Knowing Neurons
Brain Books

Algorithms to Live By: The Computer Science of Human Decisions, A Review

Responding to the assertion that computers lack intuition, the philosopher and cognitive scientist Daniel Dennett once (counter-intuitively) argued that computers must have intuition. Ask a computer to calculate the square root of 54357.029. How did the computer get the answer? Lacking awareness, the computer doesn’t know. The answer wasn’t the result of deep thinking or concentration. It was intuition.

Humans, of course, also have intuition. We can make fast decisions without consciously thinking, but how do we arrive at the decision? The answer is often a mystery. Without accessing the “source code” of the brain, we might never know why our gut feelings tell us to choose a particular job applicant or buy a mutual fund.

Joel Reading
Joel always enjoys an interesting book.

I read Algorithms to Live By: The Computer Science of Human Decisions hoping to learn more about the source code of the brain. After all, the cover art (which authors often have little control over) depicts a tangled USB cord in the shape of a brain. Only a few chapters in, I realized that science journalist Brain Christian and cognitive scientist Tom Griffiths sought not to elucidate the hidden algorithms used by the brain, but rather to introduce engineered computer algorithms in the context of day-to-day life.

> Available data
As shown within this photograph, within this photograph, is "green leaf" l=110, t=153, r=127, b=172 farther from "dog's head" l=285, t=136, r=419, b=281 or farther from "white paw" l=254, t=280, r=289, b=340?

> Exercise task 1
List each occupation that the book review gives for a person, naming each occupation only once.
> Exercise task 2
Transcribe the part of the book review that opens with the words containing "Responding to the" and closes with "an interesting book.".
> Exercise task 3
Answer these questions about the book review.
(a) What number does the review suggest asking a computer to find the square root of?
(b) What shape does the tangled USB cord in the cover art take?
(c) What two choices does the review give as things our gut feelings might tell us to make?
Work only from the book review when responding.

> Written reply 1
philosopher
cognitive scientist
science journalist

> Written reply 2
Responding to the assertion that computers lack intuition, the philosopher and cognitive scientist Daniel Dennett once (counter-intuitively) argued that computers must have intuition. Ask a computer to calculate the square root of 54357.029. How did the computer get the answer? Lacking awareness, the computer doesn’t know. The answer wasn’t the result of deep thinking or concentration. It was intuition.

Humans, of course, also have intuition. We can make fast decisions without consciously thinking, but how do we arrive at the decision? The answer is often a mystery. Without accessing the “source code” of the brain, we might never know why our gut feelings tell us to choose a particular job applicant or buy a mutual fund.

Joel Reading
Joel always enjoys an interesting book.

> Written reply 3
(a) 54357.029
(b) The shape of a brain.
(c) Choosing a particular job applicant and buying a mutual fund.